What parents need to know
Parents Need to Know
Parents need to know that there's lots of bloody violence, including lots of killing and injuries -- see content grid for details. There's also some kissing and making out, a major character is gay, and there's a relationship that appears to be incestuous. Some parents may be bothered by the religious aspects of the story -- angels and demons exist, an angel is tortured and commits suicide, another angel is summoned by a human, and the Shadowhunters have a mandate from God to kill demons.
What's the story?
In this conclusion to the Mortal Instruments trilogy (the conclusion to the first cycle of three anyway), Clary makes her way to the hidden Shadowhunter country of Idris, seeking a cure to her mother's magical affliction. While there, her father delivers an ultimatum to the Shadowhunter ruling council: declare him their leader, or he will use the Mortal Instruments to unleash a plague of demons and wipe them out. Meanwhile, Clary struggles to learn how to use her unique powers, discover her secret heritage, and figure out her relationship with her maybe-brother, Jace.
Is it any good?
Derivative, predictable, and melodramatic can be good things when they're played for fun and done well, and this is done really well. Action, horror, complexity, romance, twists that aren't too hard to see coming, mysteries the reader will figure out before the characters -- they're all here, in just the right amounts, and mostly with just the right pacing, though, like most 500+ page books, it sags in places.
It's easy to find things to criticize: the climactic battle happens offstage; the religious and incestuous aspects may disturb some; there's a fair bit of repetition. But with characters who grow ever more satisfying, a cleverly detailed fantasy world, a thoroughly engrossing writing style, and a host of questions from the earlier books answered before the end, fans of the series will find this everything they had hoped for. And if you haven't read the first two books? Don't even think of trying this.
Families can talk about...
Families can talk about the classic creatures used here. Why are vampires and werewolves always popular? How are they different here from the Twilight series?

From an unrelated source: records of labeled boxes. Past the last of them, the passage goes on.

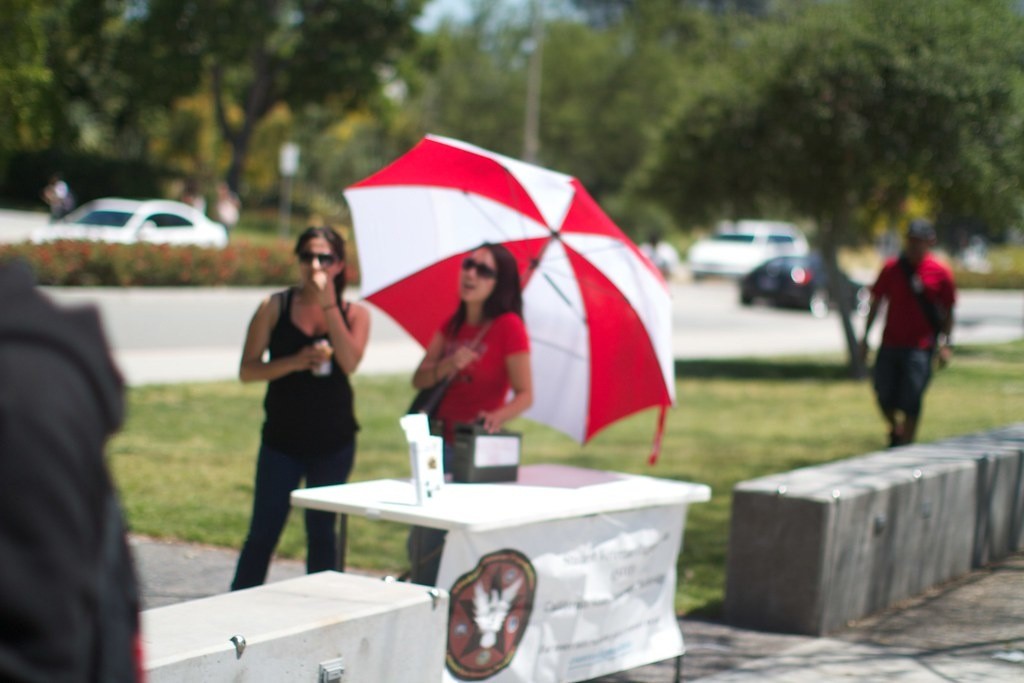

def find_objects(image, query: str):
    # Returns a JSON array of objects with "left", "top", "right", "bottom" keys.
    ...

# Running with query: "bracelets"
[
  {"left": 323, "top": 303, "right": 339, "bottom": 311},
  {"left": 432, "top": 362, "right": 440, "bottom": 386}
]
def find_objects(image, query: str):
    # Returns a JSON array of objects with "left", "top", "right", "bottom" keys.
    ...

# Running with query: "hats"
[{"left": 907, "top": 221, "right": 934, "bottom": 240}]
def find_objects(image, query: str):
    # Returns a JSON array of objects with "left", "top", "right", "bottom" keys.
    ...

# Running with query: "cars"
[
  {"left": 687, "top": 219, "right": 803, "bottom": 285},
  {"left": 31, "top": 198, "right": 229, "bottom": 252},
  {"left": 742, "top": 256, "right": 872, "bottom": 317}
]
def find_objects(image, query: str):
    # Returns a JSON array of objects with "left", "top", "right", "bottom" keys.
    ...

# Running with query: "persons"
[
  {"left": 229, "top": 225, "right": 371, "bottom": 592},
  {"left": 44, "top": 165, "right": 241, "bottom": 236},
  {"left": 407, "top": 243, "right": 534, "bottom": 585},
  {"left": 858, "top": 218, "right": 956, "bottom": 447},
  {"left": 0, "top": 245, "right": 146, "bottom": 683}
]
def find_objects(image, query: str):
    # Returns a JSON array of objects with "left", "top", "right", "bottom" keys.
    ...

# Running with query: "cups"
[{"left": 311, "top": 340, "right": 332, "bottom": 375}]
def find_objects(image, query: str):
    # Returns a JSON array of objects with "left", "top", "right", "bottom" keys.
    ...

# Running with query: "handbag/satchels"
[
  {"left": 922, "top": 295, "right": 949, "bottom": 331},
  {"left": 408, "top": 380, "right": 447, "bottom": 415}
]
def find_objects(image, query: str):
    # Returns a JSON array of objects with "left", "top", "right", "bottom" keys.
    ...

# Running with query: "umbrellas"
[{"left": 342, "top": 135, "right": 677, "bottom": 465}]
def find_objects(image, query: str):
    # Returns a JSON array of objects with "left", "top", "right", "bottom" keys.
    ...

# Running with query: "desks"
[{"left": 289, "top": 463, "right": 711, "bottom": 683}]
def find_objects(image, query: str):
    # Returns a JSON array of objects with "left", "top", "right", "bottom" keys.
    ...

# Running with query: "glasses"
[
  {"left": 300, "top": 251, "right": 338, "bottom": 266},
  {"left": 462, "top": 256, "right": 497, "bottom": 280}
]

Families can also talk about the violence in this book, and the whole series. Books 2 and 3 are especially bloody. Do you think the fantasy element makes the gore easier to handle?
The series seems to neatly end here, yet the author released a fourth book (part of a second cycle of three) and a prequel series -- starting with Clockwork Angel -- besides. There's also talk of a movie deal. Do you think more is better, or would you rather the series ended here?